Assumption: I assume that the PDFs are encrypted with nothing but an owner password. You can open these documents in a PDF viewer without having to provide a user password, which means the content can be accessed, but there are some restrictions in place depending on the permissions that are set.
Situation: iText is a library that allows you to access PDFs at a very low level, without a GUI. It can easily access a PDF that is encrypted with nothing but an owner password, but it can't check if you respect the permissions that are defined for the PDF. To make sure that you are aware of your responsibilities, an exception is thrown saying PdfReader not opened with owner password. This is often too strict: sometimes you have the permission to assemble a PDF file, but with iText it's all or nothing. Either you can open the file, or you can't. iText doesn't check what you're doing afterwards.
Solution: There is a static Boolean parameter called unethicalreading that is set to false by default. You can change it like this:
PdfReader.unethicalreading = true;
--EDIT (since iText 7):
pdfReader.setUnethicalReading(true);
From now on, it will be as if the PDFs aren't encrypted.
Is this legal? It's not that clear and I am not a lawyer, but:
It used to be illegal when Adobe still owned the copyright on the PDF specification. Adobe granted the right to use that copyright to any developer on certain conditions. One of these conditions was that you didn't "crack" a PDF. Removing the password from a PDF broke your "contract" with Adobe to use the PDF specification and you risked being sued.
This changed when Adobe donated the PDF specification to the community in order to make it an ISO standard. Now every one can use this international standard, and the above (risk of being sued by Adobe for infringing the copyright) no longer exists.
As the ISO standard documents the mechanism of encryption with an owner password and it is very easy to use the ISO standard to decrypt a document without having that password, the concept of introducing an owner password to enforce permissions is flawed from a technical point of view. It's merely a psychological way to prevent people to do something with your document that you, as an author, do not want.
It's like a stop sign on a deserted road. It says: you should stop here, but nobody/nothing is going to stop you if no one is around.
Suggested approach:
My approach is to decrypt the PDF using the unethicalreading parameter, and to look at the permissions that are set. If the permissions don't allow assembly, I refuse the document. I also set permissions on the resulting PDF where I try to find the combination of permissions that respect the permissions set on the original documents.
In some cases, it's not that hard: the people don't know the PDFs are often the owners of the documents who forgot the passwords that were used to encrypt them. In that case, simple permission of the owners of the documents is sufficient to decrypt them.

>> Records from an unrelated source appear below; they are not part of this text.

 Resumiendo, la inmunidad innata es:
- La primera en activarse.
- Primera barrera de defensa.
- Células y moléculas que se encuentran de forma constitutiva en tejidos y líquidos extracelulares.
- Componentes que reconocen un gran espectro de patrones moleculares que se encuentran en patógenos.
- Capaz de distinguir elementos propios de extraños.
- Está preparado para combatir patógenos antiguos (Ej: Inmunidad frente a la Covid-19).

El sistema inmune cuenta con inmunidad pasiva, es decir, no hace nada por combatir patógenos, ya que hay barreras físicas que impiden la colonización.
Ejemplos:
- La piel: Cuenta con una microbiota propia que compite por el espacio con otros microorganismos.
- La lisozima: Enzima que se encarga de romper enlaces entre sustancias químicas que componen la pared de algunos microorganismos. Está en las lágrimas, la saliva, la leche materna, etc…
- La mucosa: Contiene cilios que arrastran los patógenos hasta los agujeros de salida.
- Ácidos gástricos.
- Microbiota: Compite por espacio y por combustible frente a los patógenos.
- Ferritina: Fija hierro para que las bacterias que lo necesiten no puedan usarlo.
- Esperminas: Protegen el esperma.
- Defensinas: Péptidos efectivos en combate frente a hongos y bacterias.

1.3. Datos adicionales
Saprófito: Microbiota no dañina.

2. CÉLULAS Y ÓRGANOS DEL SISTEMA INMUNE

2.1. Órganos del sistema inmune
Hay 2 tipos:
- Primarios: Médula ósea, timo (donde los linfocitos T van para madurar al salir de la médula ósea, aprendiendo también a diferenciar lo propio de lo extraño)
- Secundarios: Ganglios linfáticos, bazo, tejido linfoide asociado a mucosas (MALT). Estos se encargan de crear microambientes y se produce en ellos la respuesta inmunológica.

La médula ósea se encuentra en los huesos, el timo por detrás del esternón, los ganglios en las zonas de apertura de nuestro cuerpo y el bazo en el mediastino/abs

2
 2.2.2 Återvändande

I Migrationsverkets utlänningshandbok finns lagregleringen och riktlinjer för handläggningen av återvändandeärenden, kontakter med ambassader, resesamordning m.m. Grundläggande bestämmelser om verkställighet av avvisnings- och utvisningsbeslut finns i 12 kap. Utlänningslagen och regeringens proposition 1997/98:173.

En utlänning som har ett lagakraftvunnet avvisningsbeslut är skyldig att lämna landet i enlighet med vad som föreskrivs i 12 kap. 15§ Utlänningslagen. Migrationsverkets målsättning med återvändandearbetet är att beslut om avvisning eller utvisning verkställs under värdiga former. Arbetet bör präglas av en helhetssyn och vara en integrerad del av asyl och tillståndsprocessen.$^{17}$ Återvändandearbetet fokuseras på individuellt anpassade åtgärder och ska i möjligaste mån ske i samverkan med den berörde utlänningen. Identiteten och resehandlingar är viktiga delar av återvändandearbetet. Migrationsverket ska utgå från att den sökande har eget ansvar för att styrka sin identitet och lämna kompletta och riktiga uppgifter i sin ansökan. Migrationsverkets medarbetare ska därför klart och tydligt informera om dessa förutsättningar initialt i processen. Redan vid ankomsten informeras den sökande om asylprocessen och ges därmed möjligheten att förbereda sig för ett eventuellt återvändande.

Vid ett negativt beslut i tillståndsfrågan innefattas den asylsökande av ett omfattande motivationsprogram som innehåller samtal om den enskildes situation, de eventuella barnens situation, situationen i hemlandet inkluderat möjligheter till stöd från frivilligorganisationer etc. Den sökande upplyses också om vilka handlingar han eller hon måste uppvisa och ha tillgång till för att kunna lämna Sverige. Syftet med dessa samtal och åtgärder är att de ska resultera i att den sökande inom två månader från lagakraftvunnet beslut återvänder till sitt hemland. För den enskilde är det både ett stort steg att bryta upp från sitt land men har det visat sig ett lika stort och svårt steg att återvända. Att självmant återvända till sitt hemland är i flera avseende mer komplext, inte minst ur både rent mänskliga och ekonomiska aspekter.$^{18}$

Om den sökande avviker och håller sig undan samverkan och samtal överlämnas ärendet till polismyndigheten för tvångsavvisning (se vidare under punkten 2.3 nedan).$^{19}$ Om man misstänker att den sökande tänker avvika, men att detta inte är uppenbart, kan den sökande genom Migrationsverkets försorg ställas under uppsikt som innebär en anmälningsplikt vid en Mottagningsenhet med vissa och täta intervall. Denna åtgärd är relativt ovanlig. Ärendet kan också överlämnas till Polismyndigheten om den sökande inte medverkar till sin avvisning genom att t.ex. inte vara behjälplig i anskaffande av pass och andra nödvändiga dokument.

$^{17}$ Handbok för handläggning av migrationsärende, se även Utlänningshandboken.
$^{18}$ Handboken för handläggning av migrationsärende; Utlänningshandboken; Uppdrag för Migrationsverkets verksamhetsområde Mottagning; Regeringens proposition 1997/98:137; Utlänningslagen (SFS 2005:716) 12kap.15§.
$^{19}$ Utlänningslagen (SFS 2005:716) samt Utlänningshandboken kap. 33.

Final remark: I'm the original developer of iText and I'm responsible for introducing the unethicalreading parameter. I've chosen the name unethicalreading only to make sure people are aware of what they are doing. It doesn't mean that using that parameter is always unethical or illegal.
I want to place watermark stamps on all PDFs which I currently have, but some are read-only. Is there any way I can know whether a file that I've opened is read-only or is not editable using IText?

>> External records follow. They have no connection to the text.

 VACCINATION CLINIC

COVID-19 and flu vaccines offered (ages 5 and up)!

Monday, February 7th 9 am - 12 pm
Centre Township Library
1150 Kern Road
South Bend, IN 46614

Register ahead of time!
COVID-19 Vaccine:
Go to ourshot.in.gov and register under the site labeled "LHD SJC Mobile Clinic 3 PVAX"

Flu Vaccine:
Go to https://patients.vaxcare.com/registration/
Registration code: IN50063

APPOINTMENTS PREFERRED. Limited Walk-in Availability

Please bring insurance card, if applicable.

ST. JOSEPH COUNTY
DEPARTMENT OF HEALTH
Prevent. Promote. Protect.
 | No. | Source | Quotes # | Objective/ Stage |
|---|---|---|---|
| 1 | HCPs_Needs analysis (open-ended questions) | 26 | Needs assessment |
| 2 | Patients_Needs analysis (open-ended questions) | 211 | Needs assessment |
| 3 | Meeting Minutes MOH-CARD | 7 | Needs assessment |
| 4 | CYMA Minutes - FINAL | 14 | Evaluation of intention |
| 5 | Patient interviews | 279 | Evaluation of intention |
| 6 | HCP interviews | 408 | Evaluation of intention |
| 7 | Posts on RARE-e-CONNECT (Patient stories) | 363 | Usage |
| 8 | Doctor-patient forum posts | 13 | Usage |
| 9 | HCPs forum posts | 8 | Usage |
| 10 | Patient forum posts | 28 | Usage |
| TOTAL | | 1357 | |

There are two ways - one might just be file permissions (you did check those, right?) the other way is to see if there is an encryption object and no user password (in other words, the document is encrypted with no user password, but with an owner password). In this case the encryption dictionary will have a member called /P which is a bitfield of flags of allowable operations. Table 22 of the ISO PDF spec describes the meaning. Likely the 4th bit (1 << 3) is cleared, which means no modifications.